In my previous post I explained how it could be possible to recover, on some specific cases, a single table from a full backup in order to save time and make the recovery process more straightforward. Now the scenario is worse because we don’t have a backup or the backup restore process doesn’t work. How can I recover deleted rows?
We’re going to follow the same example as in my previous post so we need to delete the records of the employee 10008 from the table “salaries”. After the “accidental” deletion of rows you should stop MySQL, take a copy of the salaries.ibd and start it again. Later, we’ll extract those deleted rows from the ibd file and import them into the database. The time between the deletion of rows and the database stop is crucial. If pages are reused you can’t recover the data.
The tool that we’re going to use to achieve this objetive is Percona Data Recovery Tool for InnoDB. This is the tool that we use in our data recovery service and it’s open source.
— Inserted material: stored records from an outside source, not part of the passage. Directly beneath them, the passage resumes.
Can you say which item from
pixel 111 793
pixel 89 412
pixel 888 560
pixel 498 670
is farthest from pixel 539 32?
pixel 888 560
I’m going to explain the full process in four different steps to make it clearer:
1- Extract all the InnoDB pages from the tablespace:
First we need to download Percona Data Recovery Tool and compile all the tools using the “make” command. In this example I’m going to install the tools in /root/recovery-tool folder and the data like tablespaces and recovered rows in /root/recovery-tool/data.
After the compile process we need to copy the salaries.ibd tablespace to the recovery-tool’s data directory. In order to extract all the pages we’ll use the page_parser tool. This tool will find and extract all the pages of the tablespace to an output directory. We only need to specify the row format (-5) and where is our tablespace located (-f)
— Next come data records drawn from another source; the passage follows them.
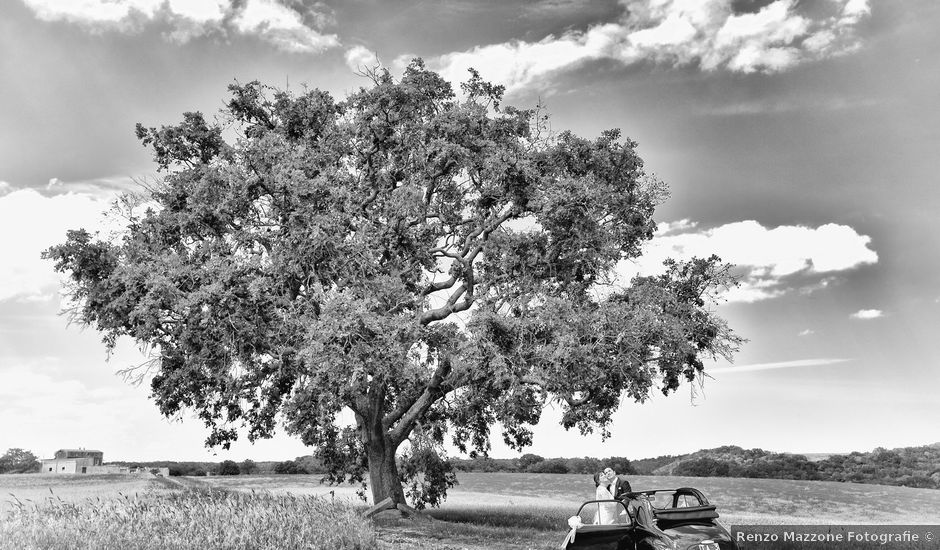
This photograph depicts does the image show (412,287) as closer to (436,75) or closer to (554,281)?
(554,281)

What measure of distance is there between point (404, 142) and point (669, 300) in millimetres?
11127

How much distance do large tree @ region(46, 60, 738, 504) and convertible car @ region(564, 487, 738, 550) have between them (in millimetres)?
10358

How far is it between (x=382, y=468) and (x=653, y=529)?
1822 centimetres

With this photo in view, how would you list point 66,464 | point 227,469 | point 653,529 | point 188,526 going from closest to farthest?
point 653,529 < point 188,526 < point 66,464 < point 227,469

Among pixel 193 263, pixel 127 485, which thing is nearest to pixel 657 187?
pixel 193 263

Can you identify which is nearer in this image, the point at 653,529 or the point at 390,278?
the point at 653,529

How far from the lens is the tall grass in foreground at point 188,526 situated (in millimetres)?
14320

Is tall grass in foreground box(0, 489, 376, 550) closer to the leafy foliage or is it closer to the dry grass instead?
the dry grass

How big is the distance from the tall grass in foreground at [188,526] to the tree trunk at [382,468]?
904cm

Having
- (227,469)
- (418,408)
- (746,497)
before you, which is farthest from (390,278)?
(227,469)

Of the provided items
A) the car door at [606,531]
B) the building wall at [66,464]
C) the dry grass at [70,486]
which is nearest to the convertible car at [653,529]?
the car door at [606,531]

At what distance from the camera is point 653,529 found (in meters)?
10.0

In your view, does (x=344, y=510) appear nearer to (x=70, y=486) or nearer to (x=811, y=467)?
(x=70, y=486)

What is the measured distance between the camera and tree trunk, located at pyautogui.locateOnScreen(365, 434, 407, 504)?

The row format can be -4 (REDUNDANT) or -5 (COMPACT). From 5.0.3 the default format is COMPACT. More information about row format on the following link:
You can also get the table row format from the Information Schema:
mysql (information_schema) > SELECT ROW_FORMAT from TABLES WHERE TABLE_SCHEMA='employees' AND TABLE_NAME='salaries';
| ROW_FORMAT |
| Compact |
~/recovery-tool# ./page_parser -5 -f data/salaries.ibd
Opening file: data/salaries.ibd:
71.43% done. 2012-02-14 13:10:08 ETA(in 00:00 hours). Processing speed: 104857600 B/sec
All pages are stored in a single directory with some subdirectories inside, one for every single index in the table:
~/recovery-tool# ls pages-1329221407/FIL_PAGE_INDEX/
In this case, there are two indexes with the IDs 0-26 and 0-27. InnoDB has Clustered Primary Key, that is, the data is organized along with the primary key. Therefore if we want to extract the rows data we need to identify which of those two indexes is the Primary Key. This is our next step.
2- Identifying the Primary Key
There are different methods to find the correct index and here I’m going to explain three of them:
Percona Server has some extra tables in INFORMATION_SCHEMA that can help us to find the different indexes and types.
mysql (information_schema) > select i.INDEX_ID, i.NAME FROM INNODB_SYS_INDEXES as i INNER JOIN INNODB_SYS_TABLES as t USING(TABLE_ID) WHERE t.NAME='salaries';
| INDEX_ID | NAME |
| 26 | PRIMARY |
| 27 | emp_no |
B) InnoDB Table Monitor
The index information can also be taken directly from MySQL using the InnoDB Tablespace Monitor. This monitor will write all the information related with tables and indexes (with their IDs) to the error log.
mysql (employees) > CREATE TABLE innodb_table_monitor (id int) ENGINE=InnoDB;
TABLE: name employees/salaries, id 18, flags 1, columns 7, indexes 2, appr.rows 2844513
INDEX: name PRIMARY, id 26, fields 2/6, uniq 2, type 3
root page 3, appr.key vals 2844513, leaf pages 6078, size pages 6120
FIELDS: emp_no from_date DB_TRX_ID DB_ROLL_PTR salary to_date
INDEX: name emp_no, id 27, fields 1/2, uniq 2, type 0
root page 4, appr.key vals 306195, leaf pages 2189, size pages 2212
FIELDS: emp_no from_date
The second method has the same result, 0-26 is our primary key. After identifying the Primary Key don’t forget to remove the innodb_table_monitor.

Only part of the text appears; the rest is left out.